The current study aimed to spatially partition different types of crops in the small-scale farms based on thresholding UAV imagery based on ASD hyperspectral reflectance data. This study noted that UAV imagery can help in the identification of plots occupied by crops. However, the UAV imaging system proved ineffectiveness in distinguishing different crops. The field spectrometric reflectance analysis of crops also revealed that crops can be spectrally differentiated in the red, NIR, and SWIR spectral wavelengths. The thresholding of UAV spectral bands showed an inability to classify multiple crops.

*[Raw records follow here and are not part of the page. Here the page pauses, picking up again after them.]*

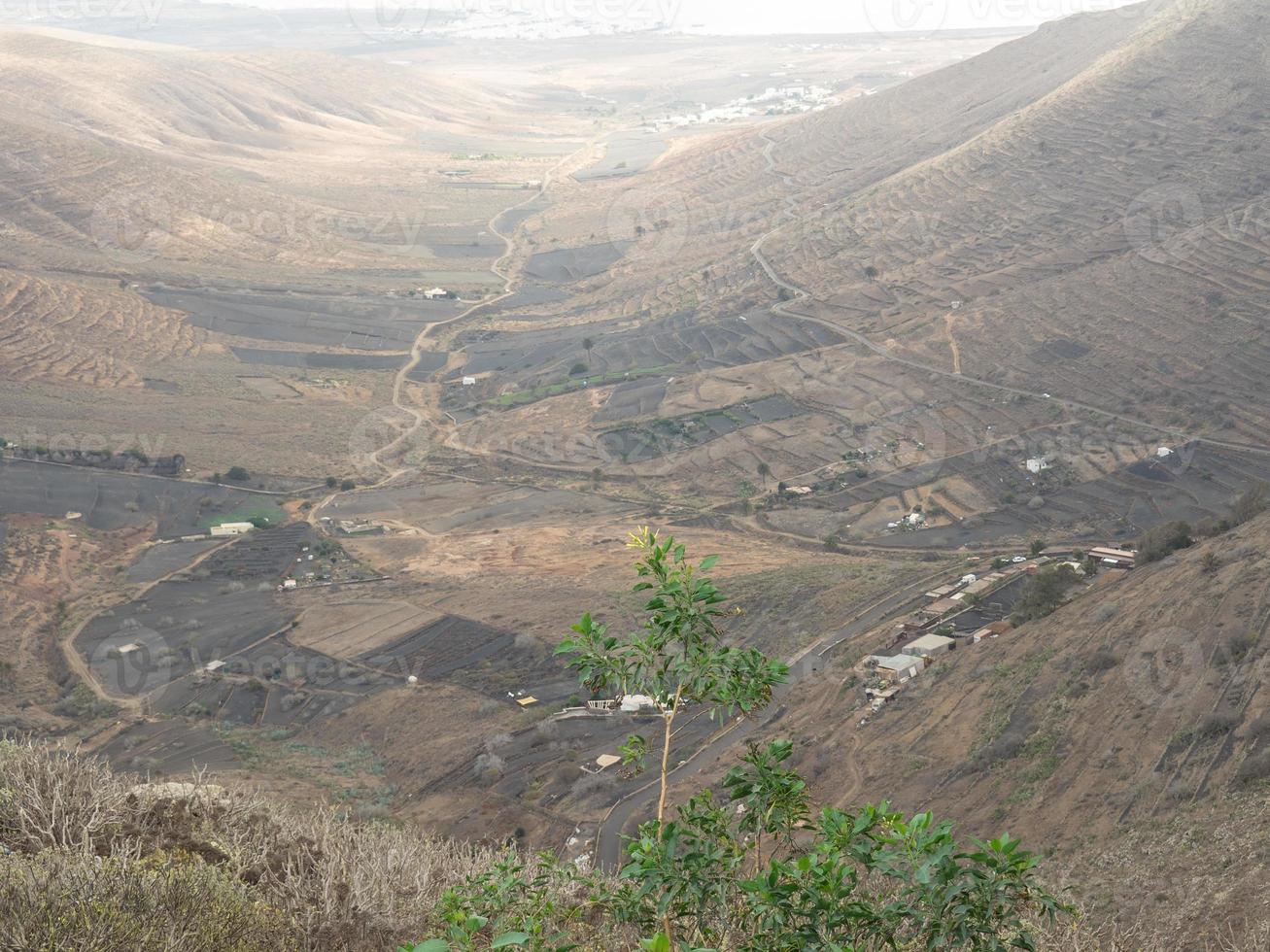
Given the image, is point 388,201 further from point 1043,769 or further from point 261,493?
point 1043,769

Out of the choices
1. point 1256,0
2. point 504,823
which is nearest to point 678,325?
point 1256,0

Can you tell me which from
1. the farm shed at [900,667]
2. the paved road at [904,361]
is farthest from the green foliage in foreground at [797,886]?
the paved road at [904,361]

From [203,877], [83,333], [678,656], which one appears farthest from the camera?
[83,333]

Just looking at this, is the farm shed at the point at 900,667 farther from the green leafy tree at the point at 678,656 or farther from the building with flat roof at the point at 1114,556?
the green leafy tree at the point at 678,656

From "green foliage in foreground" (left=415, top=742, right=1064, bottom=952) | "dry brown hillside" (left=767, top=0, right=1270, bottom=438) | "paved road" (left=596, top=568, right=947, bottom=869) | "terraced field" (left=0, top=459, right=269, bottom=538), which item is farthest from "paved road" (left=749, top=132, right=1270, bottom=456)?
"green foliage in foreground" (left=415, top=742, right=1064, bottom=952)

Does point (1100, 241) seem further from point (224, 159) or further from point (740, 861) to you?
point (224, 159)

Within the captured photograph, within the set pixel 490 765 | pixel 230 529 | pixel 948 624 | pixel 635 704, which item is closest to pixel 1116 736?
pixel 948 624

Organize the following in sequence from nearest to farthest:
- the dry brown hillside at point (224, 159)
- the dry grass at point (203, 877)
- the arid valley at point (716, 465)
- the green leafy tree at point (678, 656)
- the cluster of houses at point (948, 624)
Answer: the green leafy tree at point (678, 656)
the dry grass at point (203, 877)
the arid valley at point (716, 465)
the cluster of houses at point (948, 624)
the dry brown hillside at point (224, 159)
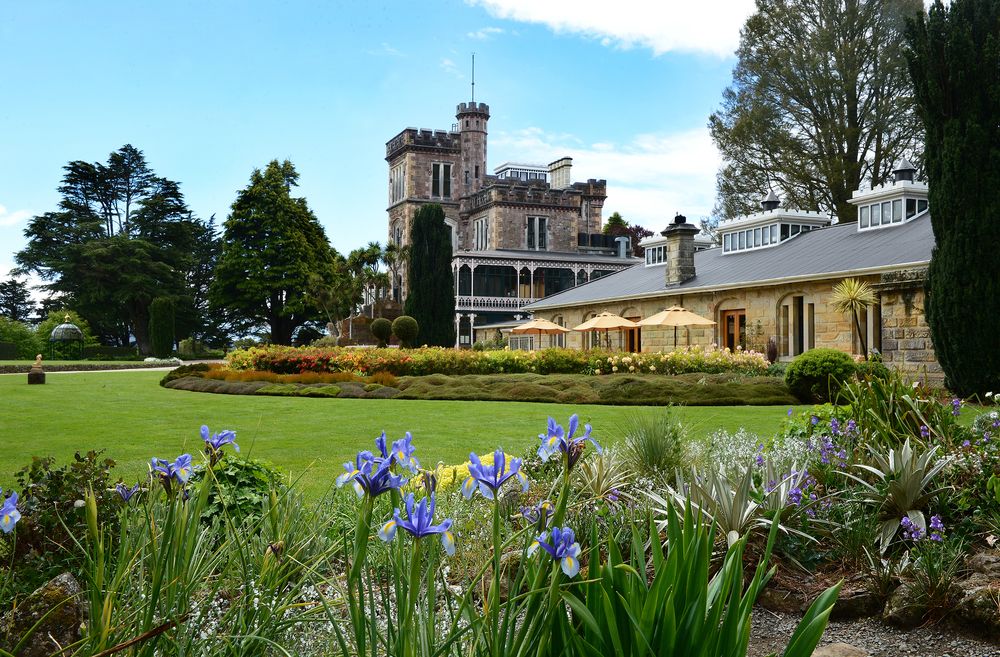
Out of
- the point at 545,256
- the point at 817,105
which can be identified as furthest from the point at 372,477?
the point at 545,256

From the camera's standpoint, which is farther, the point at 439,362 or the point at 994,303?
the point at 439,362

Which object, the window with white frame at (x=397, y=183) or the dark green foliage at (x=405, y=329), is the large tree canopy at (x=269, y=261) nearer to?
the window with white frame at (x=397, y=183)

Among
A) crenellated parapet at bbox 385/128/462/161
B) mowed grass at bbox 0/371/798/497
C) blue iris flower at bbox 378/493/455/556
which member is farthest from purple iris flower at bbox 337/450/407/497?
crenellated parapet at bbox 385/128/462/161

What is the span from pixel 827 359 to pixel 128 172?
4493 centimetres

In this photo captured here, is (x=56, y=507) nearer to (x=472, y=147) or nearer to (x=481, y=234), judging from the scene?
(x=481, y=234)

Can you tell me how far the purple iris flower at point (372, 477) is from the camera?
165 cm

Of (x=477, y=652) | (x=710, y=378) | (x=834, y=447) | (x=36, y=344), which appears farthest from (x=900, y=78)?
(x=36, y=344)

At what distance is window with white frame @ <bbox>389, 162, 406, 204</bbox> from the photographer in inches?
2328

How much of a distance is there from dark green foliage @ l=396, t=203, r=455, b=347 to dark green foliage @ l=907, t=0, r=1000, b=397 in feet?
85.0

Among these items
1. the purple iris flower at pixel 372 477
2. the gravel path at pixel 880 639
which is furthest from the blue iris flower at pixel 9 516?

Sugar bean had distinct reflectance from other crops in the SWIR. This spectral wavelength could be ideal for demarcating this crop alone. The results were worse compared to the ones produced by machine learning algorithms. The thresholding of UAV imagery based on optimized minimum and maximum thresholds did not yield accurate results. The study revealed several spectral-related challenges that inhibit the accurate characterization of crops by integrating UAV imagery and non-imaging field spectrometric data. Despite recommendations by recent studies, we noted that the MLT was noted to be unsuitable for classifying complex features such as spectrally overlapping crops. As long as various crops still exhibit spectral overlaps, classification of these crops by thresholding will remain a challenge unless new, robust thresholding optimization techniques are proposed. As such, a framework for facilitating both the selection of the most suitable thresholding method for a particular domain and the application of thresholds to facilitate the classification of spectrally overlapping crops is inevitable. Overall, the results of this study underscore the ongoing contribution of remote sensing technology in addressing agricultural sustainability and food security goals. Perhaps the future study should explore the prospect of calibrating images to thresholds for individual crops to evaluate the separability of the individual. Hyperspectral reflectance analysis of the surveyed crops also revealed reflectance disparities across crops in the shortwave spectral wavelength. The inclusion of this spectral band in the UAV platform or simulation of synthetic shortwave infrared bands based on visible–NIR spectral bands of the UAV is also suggested as a possible future research direction.